Sementara banyak agama dan moralis mungkin berkeberatan dengan aksi perjudian, tidak dapat disangkal bahwa hal itu dapat, sebagai akibat dari legalisasi dan pemantauan yang tepat, negara-negara laba seperti yang lengkap. Taruhan ilegal dapat menimbulkan masalah bagi masyarakat, tetapi karena sebagian besar negara telah perlahan-lahan menemukan, legalisasi sendiri ditambah dengan kontrol yang tepat dapat pada kenyataannya, terbukti menjadi jawaban yang jauh lebih unggul.

Di seluruh dunia, negara-negara barat seperti Amerika Serikat tetap menjadi beberapa titik untuk mendapatkan keuntungan melalui perjudian legal. Itu, bagaimanapun, tidak akan berarti bahwa negara-negara Asia mengabaikan peluang besar ini. Sudah negara-negara seperti Macau maju dalam bisnis their’gambling, menuai sekitar US $ 2,5 miliar di kuno setiap tahunnya 2011. Tak perlu dikatakan, Macau, atau disebut the’Monte Carlo dari Orient yang’ sangat khusus, dengan telah disahkan perjudian sejak 1850-an dan terus menjadi satu-satunya wilayah Cina nyata yang sepenuhnya memungkinkan game. Bahkan, perjudian adalah hal yang mempromosikan industri pariwisata, menjadikannya sumber pendapatan terbesar Macau https://pialaqq.com/.
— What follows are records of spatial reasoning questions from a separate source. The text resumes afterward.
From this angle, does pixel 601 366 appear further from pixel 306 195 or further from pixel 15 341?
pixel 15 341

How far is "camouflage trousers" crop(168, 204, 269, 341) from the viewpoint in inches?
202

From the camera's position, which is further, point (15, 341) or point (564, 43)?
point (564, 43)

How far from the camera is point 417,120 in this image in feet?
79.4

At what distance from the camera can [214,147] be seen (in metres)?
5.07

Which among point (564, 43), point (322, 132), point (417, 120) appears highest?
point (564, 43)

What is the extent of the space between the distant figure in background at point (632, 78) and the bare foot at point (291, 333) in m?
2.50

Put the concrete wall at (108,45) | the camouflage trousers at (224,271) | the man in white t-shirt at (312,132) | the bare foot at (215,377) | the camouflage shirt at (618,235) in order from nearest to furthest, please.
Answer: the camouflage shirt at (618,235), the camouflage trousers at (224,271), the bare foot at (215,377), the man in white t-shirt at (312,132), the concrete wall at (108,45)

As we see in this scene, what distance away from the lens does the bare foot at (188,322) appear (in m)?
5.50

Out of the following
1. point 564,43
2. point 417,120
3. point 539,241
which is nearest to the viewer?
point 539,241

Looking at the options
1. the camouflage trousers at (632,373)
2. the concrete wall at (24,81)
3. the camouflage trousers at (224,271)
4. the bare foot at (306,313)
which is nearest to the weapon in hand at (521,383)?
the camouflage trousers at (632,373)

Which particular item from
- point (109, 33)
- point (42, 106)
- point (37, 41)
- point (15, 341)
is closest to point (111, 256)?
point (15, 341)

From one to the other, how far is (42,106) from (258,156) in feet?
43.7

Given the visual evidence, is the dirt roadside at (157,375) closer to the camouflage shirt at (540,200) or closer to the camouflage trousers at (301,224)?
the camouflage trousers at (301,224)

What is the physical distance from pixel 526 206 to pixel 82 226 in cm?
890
Negara-negara lain, dengan menyaksikan manfaatnya, perlahan tapi pasti memeluk jas. Kembali di Malaysia, adalah legal untuk bertaruh selama bekerja di bawah lisensi administrasi atau lisensi; berjudi di rumah atau di tempat-tempat umum dianggap dilarang. Namun, legalitas perjudian juga akan terbatas pada usia dan agama yang dipilih – seseorang harus menjadi non-Muslim dan dalam usia 18 tahun untuk memasukkan asumsi permainan yang sah. Tentunya, resor kasino di Genting Highlands tetap menarik sejumlah besar kaum gayawan, sebagian besar dari negara-negara tetangga.
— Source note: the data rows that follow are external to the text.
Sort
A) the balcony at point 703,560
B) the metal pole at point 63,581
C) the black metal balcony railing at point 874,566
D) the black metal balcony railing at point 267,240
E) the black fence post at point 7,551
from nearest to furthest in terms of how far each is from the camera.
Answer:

Salah satu negara tetangga ini berfungsi sebagai Singapura, yang dulunya adalah negara anti-perjudian. Akibatnya, sebagian besar orang Singapura yang berjudi bisa mengunjungi Malaysia dan hanya sedikit yang pulang dengan membawa keberuntungan. Tertekan untuk mempertahankan pendapatan mereka di Singapura serta untuk meningkatkan industri pariwisata, Singapura akhirnya meningkatkan larangan perjudiannya di tahun 2005 bersama dengan kasino Singapura pertama yang dibuka untuk umum pada tahun kuno 2010. Miliaran dolar dituangkan ke pasar ini tentunya tidak mengecewakan; mungkin tidak hanya memiliki kasino sangat meningkatkan pariwisata negara itu. namun, juga diperkirakan bahwa Singapura dapat mengambil alih tempat Vegas terakhir dari pusat perjudian terhebat kedua di dunia.
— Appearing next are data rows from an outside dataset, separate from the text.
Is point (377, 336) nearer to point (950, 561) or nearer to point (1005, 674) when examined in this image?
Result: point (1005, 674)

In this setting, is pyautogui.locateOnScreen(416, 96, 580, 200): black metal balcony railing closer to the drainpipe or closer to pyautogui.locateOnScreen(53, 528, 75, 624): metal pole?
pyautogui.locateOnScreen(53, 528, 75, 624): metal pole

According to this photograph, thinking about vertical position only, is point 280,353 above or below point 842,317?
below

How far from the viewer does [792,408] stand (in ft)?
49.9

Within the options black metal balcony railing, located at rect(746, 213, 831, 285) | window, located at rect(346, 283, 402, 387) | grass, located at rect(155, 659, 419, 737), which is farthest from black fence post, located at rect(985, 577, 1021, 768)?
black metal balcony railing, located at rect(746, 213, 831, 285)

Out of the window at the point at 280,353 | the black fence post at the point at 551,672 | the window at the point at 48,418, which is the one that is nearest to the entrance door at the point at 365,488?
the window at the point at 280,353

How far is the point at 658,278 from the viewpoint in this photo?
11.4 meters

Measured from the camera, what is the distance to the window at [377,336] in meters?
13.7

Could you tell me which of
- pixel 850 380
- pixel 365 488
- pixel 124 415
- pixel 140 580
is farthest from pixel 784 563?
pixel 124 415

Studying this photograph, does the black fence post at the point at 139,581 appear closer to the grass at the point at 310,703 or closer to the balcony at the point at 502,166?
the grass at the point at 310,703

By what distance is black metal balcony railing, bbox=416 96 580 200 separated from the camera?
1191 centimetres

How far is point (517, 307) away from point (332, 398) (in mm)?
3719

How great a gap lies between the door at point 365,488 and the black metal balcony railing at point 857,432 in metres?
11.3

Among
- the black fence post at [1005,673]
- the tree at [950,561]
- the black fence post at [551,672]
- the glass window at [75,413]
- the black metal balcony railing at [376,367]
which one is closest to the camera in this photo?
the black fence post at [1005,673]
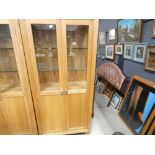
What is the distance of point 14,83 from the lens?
62.5 inches

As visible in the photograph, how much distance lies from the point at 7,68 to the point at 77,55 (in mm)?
968

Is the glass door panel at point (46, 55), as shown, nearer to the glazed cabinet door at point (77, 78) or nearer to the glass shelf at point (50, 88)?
the glass shelf at point (50, 88)

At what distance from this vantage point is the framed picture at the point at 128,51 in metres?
1.88

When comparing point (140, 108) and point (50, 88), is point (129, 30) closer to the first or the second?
point (140, 108)

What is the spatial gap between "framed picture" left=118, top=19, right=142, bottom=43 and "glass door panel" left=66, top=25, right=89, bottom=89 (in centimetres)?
89

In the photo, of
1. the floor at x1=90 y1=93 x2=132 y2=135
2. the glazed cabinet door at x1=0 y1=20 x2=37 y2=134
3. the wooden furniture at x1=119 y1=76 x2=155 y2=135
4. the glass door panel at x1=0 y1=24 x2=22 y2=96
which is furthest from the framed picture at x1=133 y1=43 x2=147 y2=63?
the glass door panel at x1=0 y1=24 x2=22 y2=96

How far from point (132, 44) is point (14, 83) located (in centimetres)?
194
Namun hanya ada wilayah Asia yang baru dan akan datang yang akan berusaha untuk menjatuhkan Singapura dari tempat duduknya yang luar biasa, dan mungkin juga mencapai hal ini dengan sukses. Filipina menciptakan sekitar US $ 69,58 juta di pasar game pada awal musim 2011, semua banyak terima kasih atas undang-undang yang mendukung perjudian yang memungkinkan setiap kasino offline dan internet. Belum ada prioritas atau regulasi yang mencegah legitimasi perjudian online. Hal ini tidak mengherankan karena perjudian mungkin tidak hanya mendatangkan turis dan pendapatan, itu juga secara tidak langsung menyebabkan investor asing, tetapi sesuatu yang tidak dimiliki oleh Filipina. Namun, situs internet taruhan online yang sah dibatasi hanya untuk orang asing sementara orang Filipina dapat berjudi di situs web milik pemerintah.

Bersama dengan peningkatan negara-negara Asia perlahan-lahan membuka diri terhadap gagasan tentang pasar untuk permainan yang sah ini, mungkin tidak lama sampai Asia berubah menjadi pelabuhan utama dalam perjudian pariwisata. Tapi hari ini, ekonomi Asia terus meningkat dan semakin banyak orang yang berbondong-bondong lebih dari sekadar mendapatkan petualangan yang lebih terpadu – dari bepergian, jalan-jalan, dan juga jalan menuju taruhan.